Exams from before 2021-2022 can be found at the Wina exam wiki

2022

Januari

26/01/22

Small questions:

  1. connect 6 concepts with the right scentence about the concept or their definition
  2. same as previous question
  3. 3 questions where you have to anwser what the concept is.
  4. Which of the three has the largest entropy? {a,a,a,a,a,a} OR {a,b} OR {a,a,a,a,a,b}

Big questions:

  1. 12 examples given where 4 attributes(2 or three possible values per attribute) predict 1 class (3 possible values). A new instance their 4 attributes are given.
    • Classify the new instance according to naive bayes (m=2, q=1/2)
    • Classify the new instance according 4NN. (calculate the distance from the examples).
  2. The hypothesis "Tony likes pizza" is formulated with 0, 1 or 2 literals at most.
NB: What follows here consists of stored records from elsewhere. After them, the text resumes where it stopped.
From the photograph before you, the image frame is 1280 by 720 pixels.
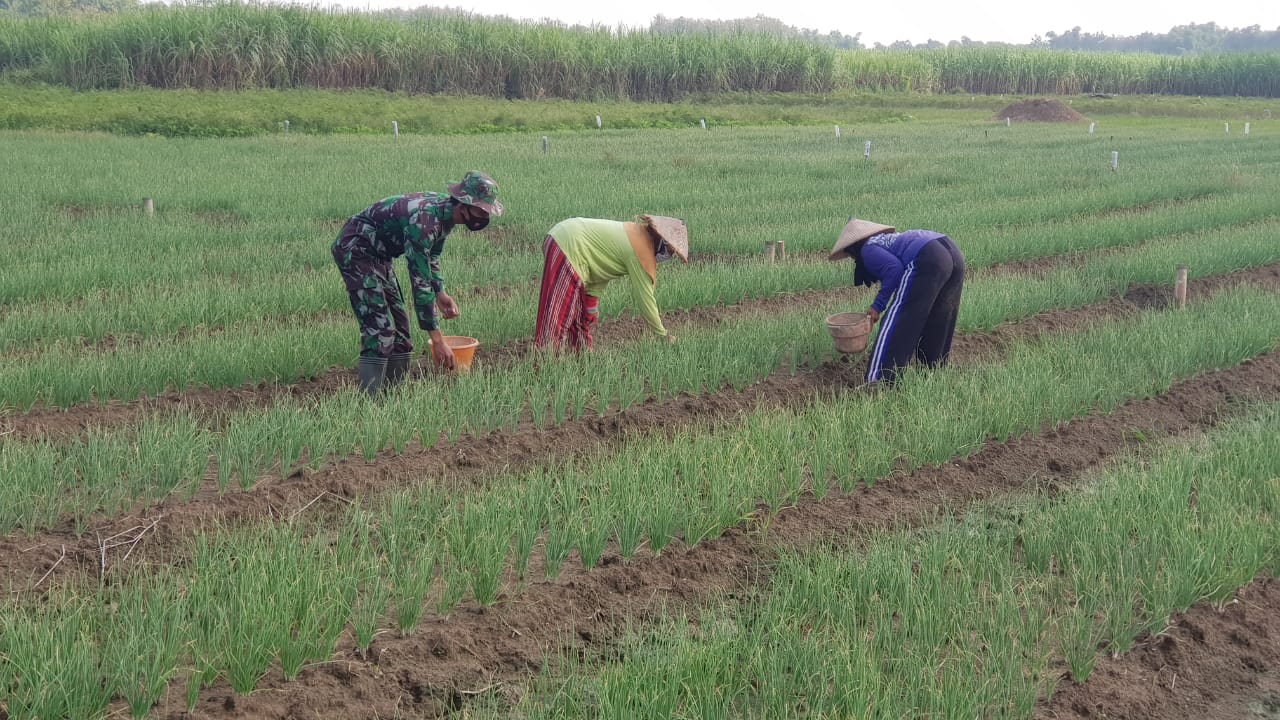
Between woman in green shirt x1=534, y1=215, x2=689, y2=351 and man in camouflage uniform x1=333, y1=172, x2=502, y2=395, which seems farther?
woman in green shirt x1=534, y1=215, x2=689, y2=351

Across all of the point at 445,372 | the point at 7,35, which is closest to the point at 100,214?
the point at 445,372

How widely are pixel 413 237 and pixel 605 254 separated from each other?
1163 mm

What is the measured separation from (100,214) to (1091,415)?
9.94 meters

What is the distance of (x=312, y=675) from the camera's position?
2.99m

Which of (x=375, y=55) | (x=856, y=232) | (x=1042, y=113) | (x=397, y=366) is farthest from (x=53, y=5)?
(x=856, y=232)

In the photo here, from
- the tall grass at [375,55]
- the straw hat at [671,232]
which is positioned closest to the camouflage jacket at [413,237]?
the straw hat at [671,232]

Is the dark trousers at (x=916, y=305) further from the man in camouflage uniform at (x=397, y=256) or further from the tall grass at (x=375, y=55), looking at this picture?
the tall grass at (x=375, y=55)

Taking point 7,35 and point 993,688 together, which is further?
point 7,35

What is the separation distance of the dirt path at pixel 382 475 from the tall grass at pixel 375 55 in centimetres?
2538

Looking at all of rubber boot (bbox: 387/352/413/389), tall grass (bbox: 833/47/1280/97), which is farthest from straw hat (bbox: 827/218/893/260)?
tall grass (bbox: 833/47/1280/97)

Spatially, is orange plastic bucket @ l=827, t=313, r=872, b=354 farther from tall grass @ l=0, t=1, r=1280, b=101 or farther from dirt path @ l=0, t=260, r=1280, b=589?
tall grass @ l=0, t=1, r=1280, b=101

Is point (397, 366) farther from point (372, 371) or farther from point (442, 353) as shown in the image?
point (442, 353)

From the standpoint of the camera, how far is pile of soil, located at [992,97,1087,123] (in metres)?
33.8

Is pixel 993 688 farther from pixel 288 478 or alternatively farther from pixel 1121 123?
pixel 1121 123
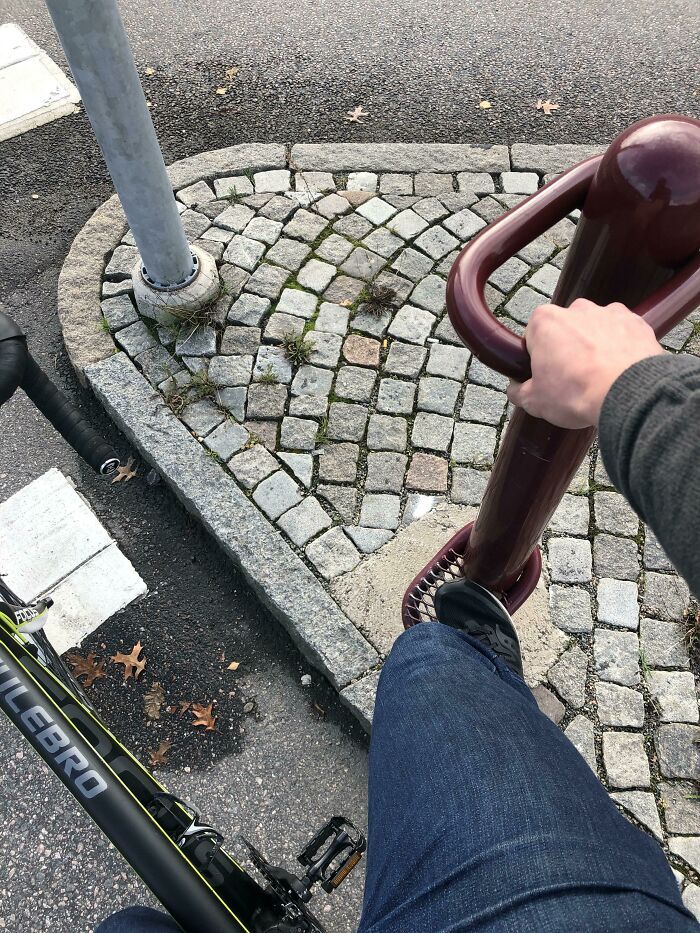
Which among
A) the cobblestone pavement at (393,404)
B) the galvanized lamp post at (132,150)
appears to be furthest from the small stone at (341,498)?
the galvanized lamp post at (132,150)

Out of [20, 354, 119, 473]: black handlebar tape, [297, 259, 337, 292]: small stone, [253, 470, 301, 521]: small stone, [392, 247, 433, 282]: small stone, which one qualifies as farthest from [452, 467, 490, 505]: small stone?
[20, 354, 119, 473]: black handlebar tape

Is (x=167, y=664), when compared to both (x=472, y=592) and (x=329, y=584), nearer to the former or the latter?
(x=329, y=584)

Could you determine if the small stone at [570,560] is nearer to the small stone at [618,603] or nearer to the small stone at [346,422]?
the small stone at [618,603]

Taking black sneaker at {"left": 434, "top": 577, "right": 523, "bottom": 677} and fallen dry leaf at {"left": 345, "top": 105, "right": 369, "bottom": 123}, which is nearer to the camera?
black sneaker at {"left": 434, "top": 577, "right": 523, "bottom": 677}

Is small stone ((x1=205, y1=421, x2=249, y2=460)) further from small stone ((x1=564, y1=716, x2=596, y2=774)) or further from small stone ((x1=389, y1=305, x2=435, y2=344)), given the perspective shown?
small stone ((x1=564, y1=716, x2=596, y2=774))

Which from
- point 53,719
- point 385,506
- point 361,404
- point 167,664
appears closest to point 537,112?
point 361,404

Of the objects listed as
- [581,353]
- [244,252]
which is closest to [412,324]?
[244,252]

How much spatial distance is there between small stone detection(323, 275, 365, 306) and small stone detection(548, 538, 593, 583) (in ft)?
5.42

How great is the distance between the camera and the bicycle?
5.17ft

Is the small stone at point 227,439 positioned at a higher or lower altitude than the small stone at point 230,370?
lower

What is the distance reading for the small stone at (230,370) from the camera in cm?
347

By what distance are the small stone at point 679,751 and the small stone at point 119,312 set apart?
10.3 feet

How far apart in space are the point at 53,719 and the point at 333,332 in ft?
7.73

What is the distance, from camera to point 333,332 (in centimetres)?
360
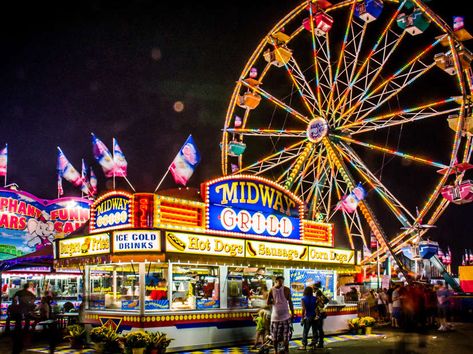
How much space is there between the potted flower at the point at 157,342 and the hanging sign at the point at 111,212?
261 centimetres

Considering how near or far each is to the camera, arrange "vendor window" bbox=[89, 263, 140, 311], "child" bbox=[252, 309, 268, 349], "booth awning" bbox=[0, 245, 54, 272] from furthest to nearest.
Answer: "booth awning" bbox=[0, 245, 54, 272] < "vendor window" bbox=[89, 263, 140, 311] < "child" bbox=[252, 309, 268, 349]

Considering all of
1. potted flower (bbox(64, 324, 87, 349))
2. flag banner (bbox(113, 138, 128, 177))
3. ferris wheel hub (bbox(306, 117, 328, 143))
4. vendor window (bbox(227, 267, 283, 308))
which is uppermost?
ferris wheel hub (bbox(306, 117, 328, 143))

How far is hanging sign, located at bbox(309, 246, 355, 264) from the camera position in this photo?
18219mm

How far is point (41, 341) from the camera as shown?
1638cm

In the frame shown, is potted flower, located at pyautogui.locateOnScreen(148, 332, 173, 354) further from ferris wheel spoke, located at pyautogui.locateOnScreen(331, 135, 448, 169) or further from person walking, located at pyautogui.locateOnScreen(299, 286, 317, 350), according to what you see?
ferris wheel spoke, located at pyautogui.locateOnScreen(331, 135, 448, 169)

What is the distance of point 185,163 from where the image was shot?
17672 mm

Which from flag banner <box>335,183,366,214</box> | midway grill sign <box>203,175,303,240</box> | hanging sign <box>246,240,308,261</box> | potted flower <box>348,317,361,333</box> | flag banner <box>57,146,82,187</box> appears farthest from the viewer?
flag banner <box>57,146,82,187</box>

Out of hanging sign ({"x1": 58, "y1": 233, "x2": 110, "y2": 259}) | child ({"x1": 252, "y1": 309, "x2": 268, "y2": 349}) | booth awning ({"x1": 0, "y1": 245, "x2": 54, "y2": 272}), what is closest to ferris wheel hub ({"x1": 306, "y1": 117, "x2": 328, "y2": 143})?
booth awning ({"x1": 0, "y1": 245, "x2": 54, "y2": 272})

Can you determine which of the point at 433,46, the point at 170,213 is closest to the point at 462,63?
the point at 433,46

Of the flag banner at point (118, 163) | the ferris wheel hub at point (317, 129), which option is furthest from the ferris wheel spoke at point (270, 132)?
the flag banner at point (118, 163)

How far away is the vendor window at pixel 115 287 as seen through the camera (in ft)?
46.7

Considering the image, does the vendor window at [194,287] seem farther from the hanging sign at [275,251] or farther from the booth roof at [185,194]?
the booth roof at [185,194]

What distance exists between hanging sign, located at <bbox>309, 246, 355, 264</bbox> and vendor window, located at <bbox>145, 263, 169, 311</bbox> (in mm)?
5714

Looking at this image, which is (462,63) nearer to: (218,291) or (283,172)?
(283,172)
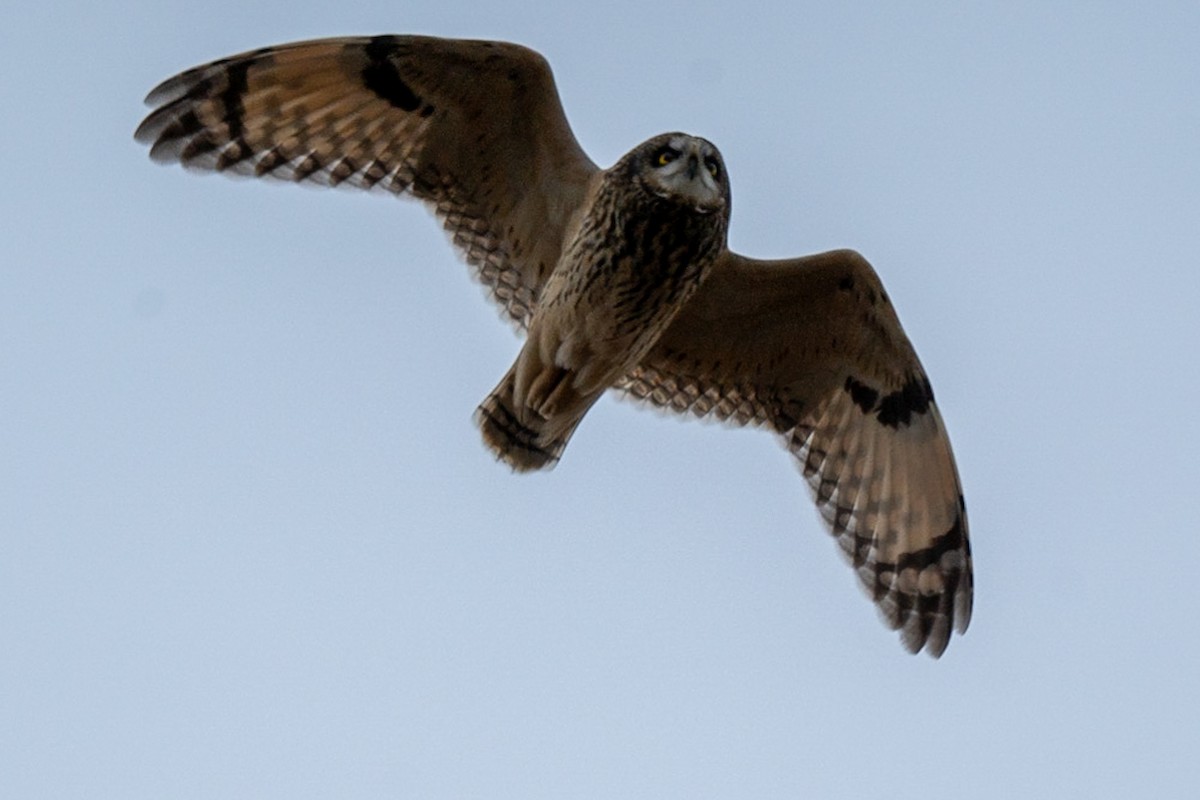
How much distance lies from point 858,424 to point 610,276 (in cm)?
196

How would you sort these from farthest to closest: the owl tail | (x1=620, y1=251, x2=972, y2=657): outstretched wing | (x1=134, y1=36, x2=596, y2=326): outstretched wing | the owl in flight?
(x1=620, y1=251, x2=972, y2=657): outstretched wing → the owl tail → (x1=134, y1=36, x2=596, y2=326): outstretched wing → the owl in flight

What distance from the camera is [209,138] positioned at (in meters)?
8.28

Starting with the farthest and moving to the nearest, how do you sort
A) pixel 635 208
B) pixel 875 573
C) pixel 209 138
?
1. pixel 875 573
2. pixel 209 138
3. pixel 635 208

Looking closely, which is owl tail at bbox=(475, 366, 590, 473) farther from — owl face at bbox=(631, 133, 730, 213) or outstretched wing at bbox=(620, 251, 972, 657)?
owl face at bbox=(631, 133, 730, 213)

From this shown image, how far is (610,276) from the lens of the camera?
784 centimetres

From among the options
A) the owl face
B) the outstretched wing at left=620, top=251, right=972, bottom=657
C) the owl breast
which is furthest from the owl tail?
the owl face

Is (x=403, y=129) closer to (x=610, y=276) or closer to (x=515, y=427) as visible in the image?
(x=610, y=276)

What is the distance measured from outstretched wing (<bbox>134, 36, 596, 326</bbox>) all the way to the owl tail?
601 millimetres

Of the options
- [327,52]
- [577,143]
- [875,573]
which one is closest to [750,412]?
[875,573]

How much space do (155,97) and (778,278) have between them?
2969mm

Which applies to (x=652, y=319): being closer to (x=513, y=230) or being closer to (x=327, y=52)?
(x=513, y=230)

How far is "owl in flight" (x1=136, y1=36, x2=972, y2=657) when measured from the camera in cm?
789

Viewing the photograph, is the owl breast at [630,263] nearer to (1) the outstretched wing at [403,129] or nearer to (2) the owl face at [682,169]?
(2) the owl face at [682,169]

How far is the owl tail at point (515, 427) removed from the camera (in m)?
8.52
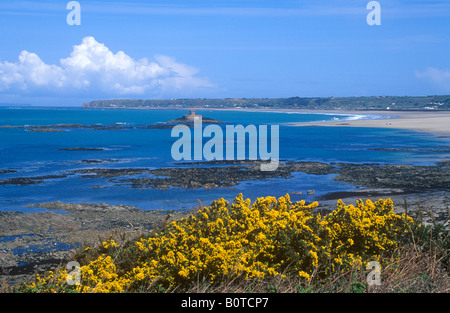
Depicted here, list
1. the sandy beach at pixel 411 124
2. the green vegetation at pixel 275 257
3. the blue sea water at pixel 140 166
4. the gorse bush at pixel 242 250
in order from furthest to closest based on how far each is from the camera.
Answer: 1. the sandy beach at pixel 411 124
2. the blue sea water at pixel 140 166
3. the gorse bush at pixel 242 250
4. the green vegetation at pixel 275 257

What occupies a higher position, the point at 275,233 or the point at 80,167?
the point at 275,233

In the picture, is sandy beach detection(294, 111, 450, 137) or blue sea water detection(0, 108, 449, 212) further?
sandy beach detection(294, 111, 450, 137)

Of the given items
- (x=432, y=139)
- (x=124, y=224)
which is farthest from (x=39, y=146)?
(x=432, y=139)

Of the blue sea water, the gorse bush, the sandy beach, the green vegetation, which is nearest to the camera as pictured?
the green vegetation

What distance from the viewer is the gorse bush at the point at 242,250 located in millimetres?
7094

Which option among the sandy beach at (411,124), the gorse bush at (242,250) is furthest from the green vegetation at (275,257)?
the sandy beach at (411,124)

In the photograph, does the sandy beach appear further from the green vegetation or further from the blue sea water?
the green vegetation

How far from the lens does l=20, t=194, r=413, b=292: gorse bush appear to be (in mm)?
7094

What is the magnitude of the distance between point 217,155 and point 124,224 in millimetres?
30277

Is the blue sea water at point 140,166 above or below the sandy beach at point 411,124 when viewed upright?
below

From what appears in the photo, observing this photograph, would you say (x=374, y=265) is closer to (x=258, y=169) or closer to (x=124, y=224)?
(x=124, y=224)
The possible attributes that predict the hypothesis are {mushrooms, ham, tomatoes, onion}. Example that is valid"TOny likes pizza with mushrooms and tomatoes" or for 0 literals "Tony likes all pizza". Invalid is "TOny likes pizza with mushrooms or ham".
    • Show that the VC dimension of this hypothesis space is at most 3.
    • Show that the VC dimension of this hypothesis space is at least 3.
  3. Given 2 literals (something like: p(X,X) <-- q(X,Y)... and p(X,Y) <-- ... (both had a total of 3) )
    • How many variables after combining them to claculate the LGG?
    • What is the LGG (multiple choice a-g)
  4. Calculate the ROC based on the DT below. The proportions in the leaves discribe how the training data is labeled. Assume that a new instance will get classified as positive if the proportion of positives in the leaf is higher then a threshold C. Let the threshold C vary from 0-1 and draw the ROC for this descision tree classifier.